▸ DOKUMENTTEXT
+++++
Außer Hörweite der Super-Glucken waren die Bedingungen für konzentrierte Fachliteratur-Lektüre wieder optimal - bis die Schulglocken in der Nähe läuteten und das Schwimmbad noch voller wurde. Pubertierende Mittelstufler zu beobachten gehört zu meinen Lieblingsbeschäftigungen, seitdem Wachstumshormon-schwankungen mein Gesicht nicht mehr in eine Mondlandschaft verwandeln.
Und die nun folgenden Szenen ließen mich wieder meiner Leidenschaft frönen. Da erörterten zwei Dreizehnjährige das Phänomen Liebe mit einer Ernsthaftigkeit, die mich schon fast als Spätzünder dastehen ließen. Aufatmen konnte ich allerdings, als ich folgenden Satzfetzen aufschnappte: "Letztes Mal hat er mich so süß gegrüßt, ich glaube, er liebt mich." Und bald ließen auch gleichaltrige Adonisse mit erstem Bartflaum und Ghettoblaster nicht auf sich warten. Dumm nur, dass sie sich bald für meine Anatomie zu interessieren begannen, wie ich an ihren Äußerungen bemerkte. Das nächste Mal packe ich mir den praktischen Ratgeber "Kastration für Anfänger" in meine Badetasche.
Vielleicht kann ich dann endlich in Ruhe arbeiten.
+++++
▸ DEINE AUFGABE
Gib aus dem Text über den Schwimmbadbesuch den Abschnitt ab der Stelle mit „Und die nun“ bis einschließlich „in meine Badetasche.“ erneut wieder. Ersetze darin „Ghettoblaster“ durch „Kofferradio“.

▸ ROHDATEN
+++++
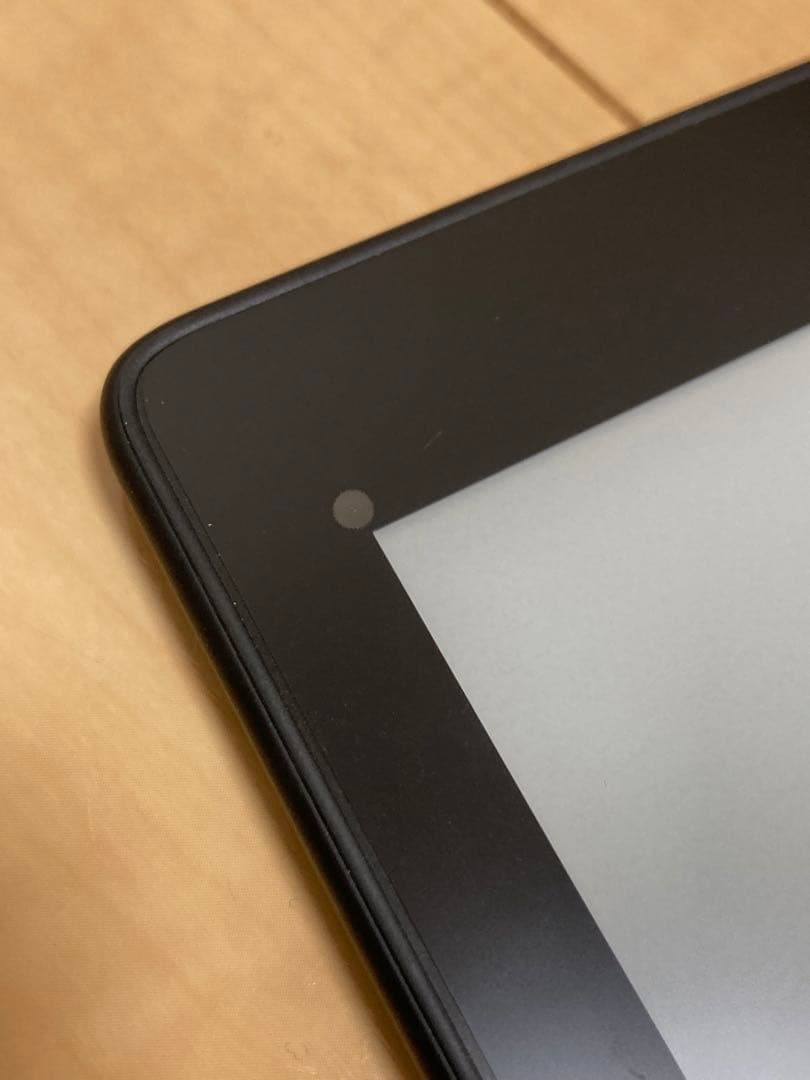Kindle Paperwhite (第10世代) 防水機能搭載 広告つき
+++++
▸ ANTWORTTEIL
Und die nun folgenden Szenen ließen mich wieder meiner Leidenschaft frönen. Da erörterten zwei Dreizehnjährige das Phänomen Liebe mit einer Ernsthaftigkeit, die mich schon fast als Spätzünder dastehen ließen. Aufatmen konnte ich allerdings, als ich folgenden Satzfetzen aufschnappte: "Letztes Mal hat er mich so süß gegrüßt, ich glaube, er liebt mich." Und bald ließen auch gleichaltrige Adonisse mit erstem Bartflaum und Kofferradio nicht auf sich warten. Dumm nur, dass sie sich bald für meine Anatomie zu interessieren begannen, wie ich an ihren Äußerungen bemerkte. Das nächste Mal packe ich mir den praktischen Ratgeber "Kastration für Anfänger" in meine Badetasche.